Because they didn't find those candidates alone. Humans had to ask the right questions first, then filter the results, then decide which ones were worth testing. The AI generated possibilities from existing literature, but it couldn't validate them or understand why they might work.

Inventor

But that's collaboration, isn't it? Humans and machines working together?

Model

It is, but the collaboration has a ceiling. The AI is working entirely in language—in the patterns of scientific papers. It's not actually modeling how a drug molecule interacts with a protein, or how a cell responds. It's finding statistical correlations between words that describe those things.

Inventor

So the problem is that language is too abstract?

Model

Exactly. A protein's shape matters more than any description of it. A gene sequence is information that language can only approximate.

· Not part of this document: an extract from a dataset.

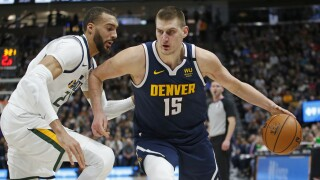 Jokic leads short-handed Nuggets past Jazz 98-95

The AI can read about these things brilliantly, but it can't reason about them the way a scientist does—by holding the actual structure in mind.

Inventor

What changes with the next generation?

Model

They'll work directly with the data itself—the sequences, the structures, the images. Language will still be useful for explaining findings, but it won't be the foundation of the reasoning. The AI will think in the same domain as the phenomenon it's studying.

Inventor

And then the AI becomes a real scientist?

Model

No. It becomes a much more capable tool. But the scientist—the human asking which questions matter and why—that remains irreplaceable.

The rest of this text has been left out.